Stored data entries:
▬▬▬▬▬▬▬▬▬▬
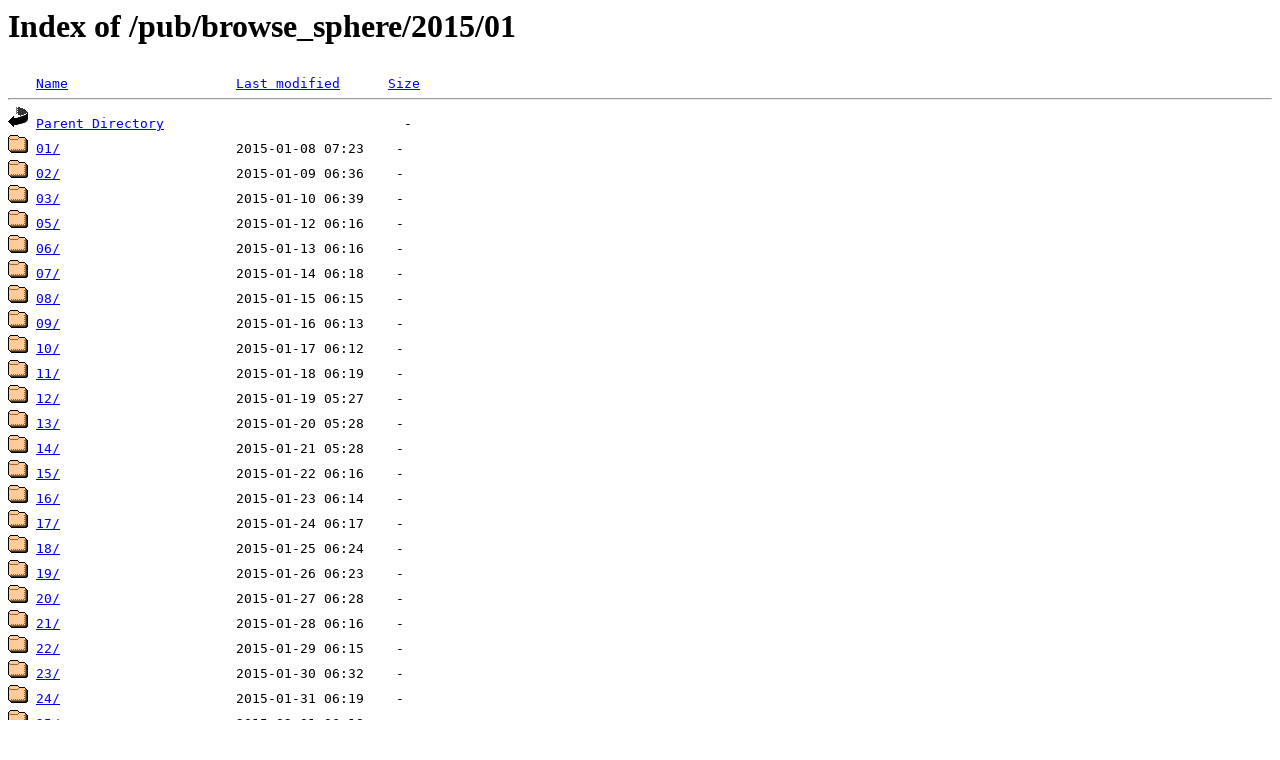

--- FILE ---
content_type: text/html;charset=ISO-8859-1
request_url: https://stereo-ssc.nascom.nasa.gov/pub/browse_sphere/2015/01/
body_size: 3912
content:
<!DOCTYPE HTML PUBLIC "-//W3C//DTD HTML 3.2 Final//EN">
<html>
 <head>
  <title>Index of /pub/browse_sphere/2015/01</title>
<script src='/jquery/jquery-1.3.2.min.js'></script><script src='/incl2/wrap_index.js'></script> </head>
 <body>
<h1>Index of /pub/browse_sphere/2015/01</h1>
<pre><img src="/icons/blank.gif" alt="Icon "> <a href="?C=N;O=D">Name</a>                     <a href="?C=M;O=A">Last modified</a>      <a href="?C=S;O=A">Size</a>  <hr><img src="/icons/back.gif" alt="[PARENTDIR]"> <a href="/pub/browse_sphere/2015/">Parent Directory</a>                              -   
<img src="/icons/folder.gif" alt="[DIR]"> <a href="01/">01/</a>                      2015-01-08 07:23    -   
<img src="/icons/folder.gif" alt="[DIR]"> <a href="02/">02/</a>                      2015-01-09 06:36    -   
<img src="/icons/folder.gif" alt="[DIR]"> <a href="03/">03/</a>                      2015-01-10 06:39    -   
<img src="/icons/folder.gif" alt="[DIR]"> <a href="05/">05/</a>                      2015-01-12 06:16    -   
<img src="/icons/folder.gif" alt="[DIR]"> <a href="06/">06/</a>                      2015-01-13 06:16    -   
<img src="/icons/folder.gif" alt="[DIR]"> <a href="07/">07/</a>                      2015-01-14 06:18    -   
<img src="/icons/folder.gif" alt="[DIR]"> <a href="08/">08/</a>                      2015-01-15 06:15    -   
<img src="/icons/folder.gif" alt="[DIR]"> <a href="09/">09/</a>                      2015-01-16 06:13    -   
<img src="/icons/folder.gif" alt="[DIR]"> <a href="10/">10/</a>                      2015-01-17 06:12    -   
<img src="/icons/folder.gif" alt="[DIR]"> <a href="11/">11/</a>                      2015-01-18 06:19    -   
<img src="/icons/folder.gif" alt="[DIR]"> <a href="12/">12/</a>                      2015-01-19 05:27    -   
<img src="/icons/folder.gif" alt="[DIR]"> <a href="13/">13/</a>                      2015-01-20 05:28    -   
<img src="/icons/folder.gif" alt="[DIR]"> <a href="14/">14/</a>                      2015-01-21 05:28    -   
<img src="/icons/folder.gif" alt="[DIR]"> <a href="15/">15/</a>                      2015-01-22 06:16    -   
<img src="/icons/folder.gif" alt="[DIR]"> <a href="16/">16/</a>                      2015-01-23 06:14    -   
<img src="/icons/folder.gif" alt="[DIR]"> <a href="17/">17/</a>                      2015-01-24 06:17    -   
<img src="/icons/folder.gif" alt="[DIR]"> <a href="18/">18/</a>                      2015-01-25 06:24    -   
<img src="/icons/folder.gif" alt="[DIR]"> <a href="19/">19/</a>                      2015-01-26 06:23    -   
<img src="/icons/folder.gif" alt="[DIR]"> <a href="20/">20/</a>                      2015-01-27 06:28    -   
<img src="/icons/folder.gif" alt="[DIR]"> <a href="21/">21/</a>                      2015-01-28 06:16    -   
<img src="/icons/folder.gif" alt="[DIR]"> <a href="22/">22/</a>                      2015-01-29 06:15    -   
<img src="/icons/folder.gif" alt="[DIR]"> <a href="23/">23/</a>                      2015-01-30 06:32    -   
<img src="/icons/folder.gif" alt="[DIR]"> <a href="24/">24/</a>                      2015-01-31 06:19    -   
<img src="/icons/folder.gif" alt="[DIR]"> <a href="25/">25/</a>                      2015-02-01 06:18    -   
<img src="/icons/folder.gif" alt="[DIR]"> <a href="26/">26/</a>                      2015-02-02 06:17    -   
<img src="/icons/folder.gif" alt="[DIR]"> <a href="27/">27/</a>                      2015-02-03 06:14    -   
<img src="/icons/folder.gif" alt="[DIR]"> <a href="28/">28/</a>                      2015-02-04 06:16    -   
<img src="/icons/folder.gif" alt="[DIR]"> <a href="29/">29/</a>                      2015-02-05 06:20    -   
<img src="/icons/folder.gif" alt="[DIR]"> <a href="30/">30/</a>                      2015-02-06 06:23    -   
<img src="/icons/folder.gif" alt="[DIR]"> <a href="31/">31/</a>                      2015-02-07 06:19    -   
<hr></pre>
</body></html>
▬▬▬▬▬▬▬▬▬▬
## Exercise prompt:
The whole of the data needs to be copied word for word, though not its pictures.

## Response to this task:
--- FILE ---
content_type: text/html;charset=ISO-8859-1
request_url: https://stereo-ssc.nascom.nasa.gov/pub/browse_sphere/2015/01/
body_size: 3912
content:
<!DOCTYPE HTML PUBLIC "-//W3C//DTD HTML 3.2 Final//EN">
<html>
 <head>
  <title>Index of /pub/browse_sphere/2015/01</title>
<script src='/jquery/jquery-1.3.2.min.js'></script><script src='/incl2/wrap_index.js'></script> </head>
 <body>
<h1>Index of /pub/browse_sphere/2015/01</h1>
<pre><img src="/icons/blank.gif" alt="Icon "> <a href="?C=N;O=D">Name</a>                     <a href="?C=M;O=A">Last modified</a>      <a href="?C=S;O=A">Size</a>  <hr><img src="/icons/back.gif" alt="[PARENTDIR]"> <a href="/pub/browse_sphere/2015/">Parent Directory</a>                              -   
<img src="/icons/folder.gif" alt="[DIR]"> <a href="01/">01/</a>                      2015-01-08 07:23    -   
<img src="/icons/folder.gif" alt="[DIR]"> <a href="02/">02/</a>                      2015-01-09 06:36    -   
<img src="/icons/folder.gif" alt="[DIR]"> <a href="03/">03/</a>                      2015-01-10 06:39    -   
<img src="/icons/folder.gif" alt="[DIR]"> <a href="05/">05/</a>                      2015-01-12 06:16    -   
<img src="/icons/folder.gif" alt="[DIR]"> <a href="06/">06/</a>                      2015-01-13 06:16    -   
<img src="/icons/folder.gif" alt="[DIR]"> <a href="07/">07/</a>                      2015-01-14 06:18    -   
<img src="/icons/folder.gif" alt="[DIR]"> <a href="08/">08/</a>                      2015-01-15 06:15    -   
<img src="/icons/folder.gif" alt="[DIR]"> <a href="09/">09/</a>                      2015-01-16 06:13    -   
<img src="/icons/folder.gif" alt="[DIR]"> <a href="10/">10/</a>                      2015-01-17 06:12    -   
<img src="/icons/folder.gif" alt="[DIR]"> <a href="11/">11/</a>                      2015-01-18 06:19    -   
<img src="/icons/folder.gif" alt="[DIR]"> <a href="12/">12/</a>                      2015-01-19 05:27    -   
<img src="/icons/folder.gif" alt="[DIR]"> <a href="13/">13/</a>                      2015-01-20 05:28    -   
<img src="/icons/folder.gif" alt="[DIR]"> <a href="14/">14/</a>                      2015-01-21 05:28    -   
<img src="/icons/folder.gif" alt="[DIR]"> <a href="15/">15/</a>                      2015-01-22 06:16    -   
<img src="/icons/folder.gif" alt="[DIR]"> <a href="16/">16/</a>                      2015-01-23 06:14    -   
<img src="/icons/folder.gif" alt="[DIR]"> <a href="17/">17/</a>                      2015-01-24 06:17    -   
<img src="/icons/folder.gif" alt="[DIR]"> <a href="18/">18/</a>                      2015-01-25 06:24    -   
<img src="/icons/folder.gif" alt="[DIR]"> <a href="19/">19/</a>                      2015-01-26 06:23    -   
<img src="/icons/folder.gif" alt="[DIR]"> <a href="20/">20/</a>                      2015-01-27 06:28    -   
<img src="/icons/folder.gif" alt="[DIR]"> <a href="21/">21/</a>                      2015-01-28 06:16    -   
<img src="/icons/folder.gif" alt="[DIR]"> <a href="22/">22/</a>                      2015-01-29 06:15    -   
<img src="/icons/folder.gif" alt="[DIR]"> <a href="23/">23/</a>                      2015-01-30 06:32    -   
<img src="/icons/folder.gif" alt="[DIR]"> <a href="24/">24/</a>                      2015-01-31 06:19    -   
<img src="/icons/folder.gif" alt="[DIR]"> <a href="25/">25/</a>                      2015-02-01 06:18    -   
<img src="/icons/folder.gif" alt="[DIR]"> <a href="26/">26/</a>                      2015-02-02 06:17    -   
<img src="/icons/folder.gif" alt="[DIR]"> <a href="27/">27/</a>                      2015-02-03 06:14    -   
<img src="/icons/folder.gif" alt="[DIR]"> <a href="28/">28/</a>                      2015-02-04 06:16    -   
<img src="/icons/folder.gif" alt="[DIR]"> <a href="29/">29/</a>                      2015-02-05 06:20    -   
<img src="/icons/folder.gif" alt="[DIR]"> <a href="30/">30/</a>                      2015-02-06 06:23    -   
<img src="/icons/folder.gif" alt="[DIR]"> <a href="31/">31/</a>                      2015-02-07 06:19    -   
<hr></pre>
</body></html>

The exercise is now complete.